Port 1434 on UDP, which is associated with Microsoft SQL Server Monitor, continued to feature heavily in the attacks, with 12.5 per cent of the total in April. The SQL Slammer worm, which caused havoc on the Internet earlier this year, is the main vulnerability which makes use of this port. The source of these attacks is almost certainly machines that are already infected with the Slammer worm.
As one would expect, a large percentage of the attacks (24 per cent) targeted vulnerable Web services, predominantly on port 80. The rapid growth of e-commerce has exposed new opportunities for hackers to target Web based applications. Many in-house Web applications are wide open to compromise, reflecting the lack of priority given to security.
Many developers who have not received training in security methods may not realise that any information sent to a browser can be manipulated by users. Whether or not SSL, the secure form of HTTP, is used, malicious users can intercept the communication between the browser and Web server, and inject any information they wish. Attackers can manipulate Web applications using techniques such as state manipulation and SQL injection to compromise e-commerce sites.
The experience of the Irish Honeynet suggests that the tools available to carry out these kinds of attacks are getting simpler to use and more difficult to detect. Old style command lines have given way to attractive and easy to use Graphical User Interfaces (GUIs) and the proliferation of rootkits is becoming a huge concern for security officers and system administrators.
Rootkits evolved into sophisticated kernel modules in the mid 1990s. At that time, administrators using Sun’s Solaris operating system observed strange server behaviour such as missing disk space, CPU cycles and network connections that strangely did not show up using normal monitoring tools.
The primary purpose of a rootkit is to allow an attacker to maintain undetected access to a compromised system. The main technique used is to replace standard versions of system software with hacked versions, and install a backdoor process by replacing one or more of the files, such as ls, ps and netstat. The new system commands are designed to hide all traces of hacker activities. Using these kinds of rootkits, attackers can bypass normal security controls and access systems on their own terms.
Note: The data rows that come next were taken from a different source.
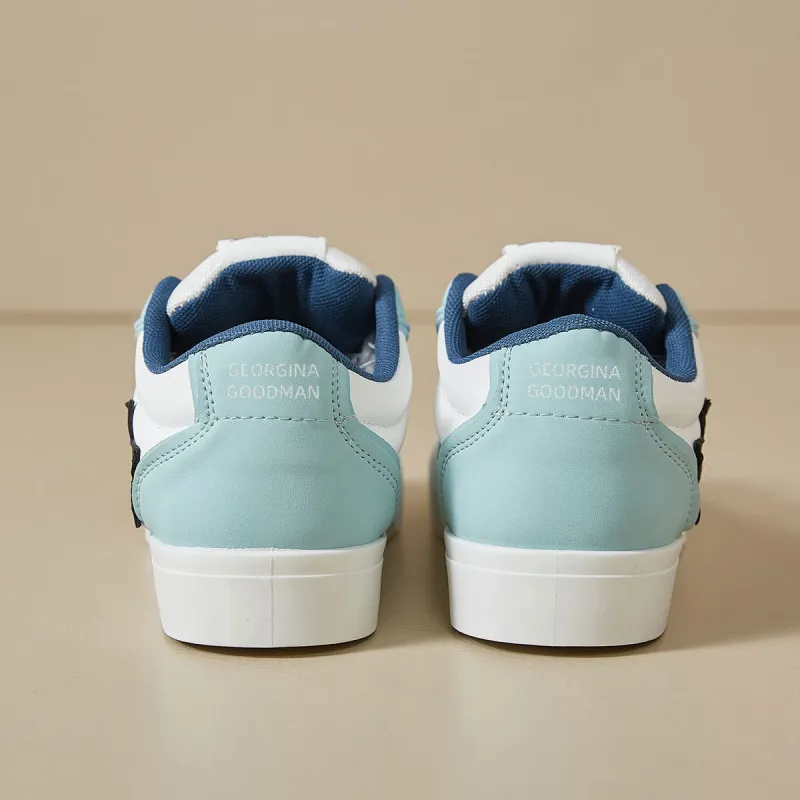 Georgina Goodman Lightweight And Breathable Low-Top Skateboard Shoes Women's-20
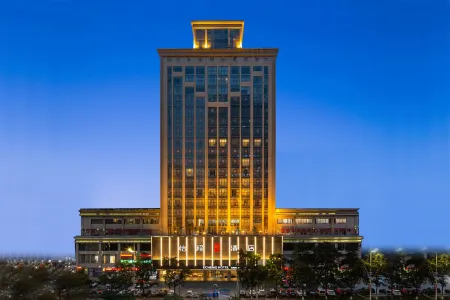 Echeng Hotel (Guangzhou Zhujiang New Town Jida)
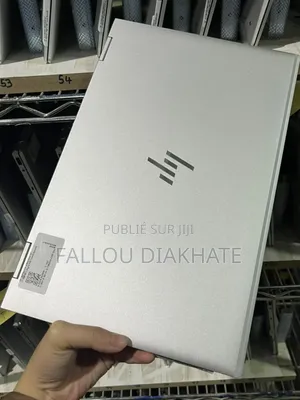 New Ordinateur Portable HP EliteBook 745 16GB Intel Core I7 SSD 256GB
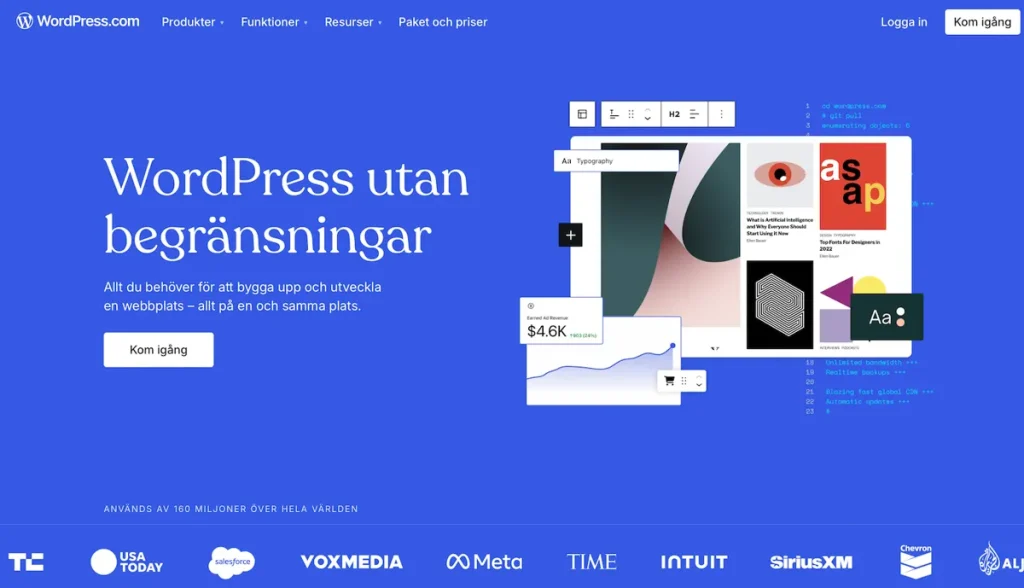 Så väljer du rätt gratis webbhotell i Sverige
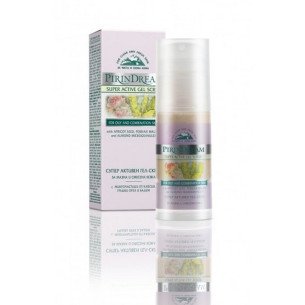 Pirin Dream Супер активен гел – скраб 50 ml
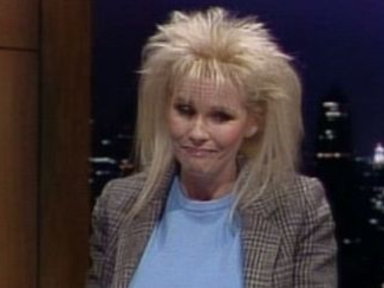 Saturday Night News: Pamela Stephenson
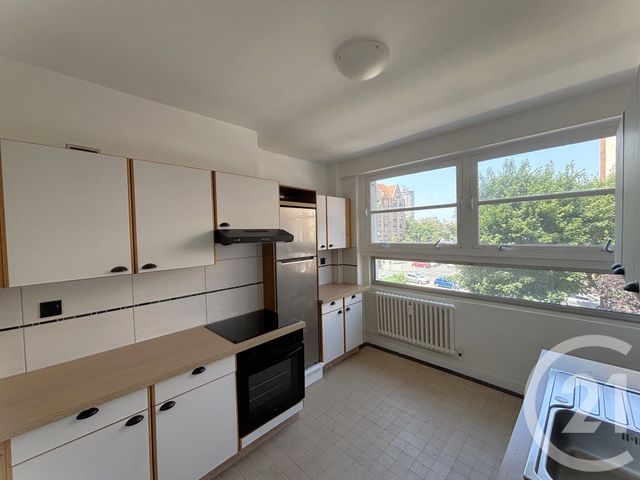 Appartement T3 &agrave; louer - 3 pi&egrave;ces - 62,38 m2 - Dunkerque - 59 - NORD-PAS-DE-CALAIS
The most important thing to remember about rootkits is that a rootkit cannot be installed unless the system is already compromised. Maintaining a secure environment is your primary defence to protect your organisations information assets.
The following steps will help to better protect against external attack:
Develop a baseline security policy, and ensure that all systems meet this level before being deployed. This should include disabling all unneeded services and applying relevant patches before deploying new machines.
Keep systems patched by having an active program identify when new patches are released, testing patches on a non-production system and rapidly applying them to the production environment.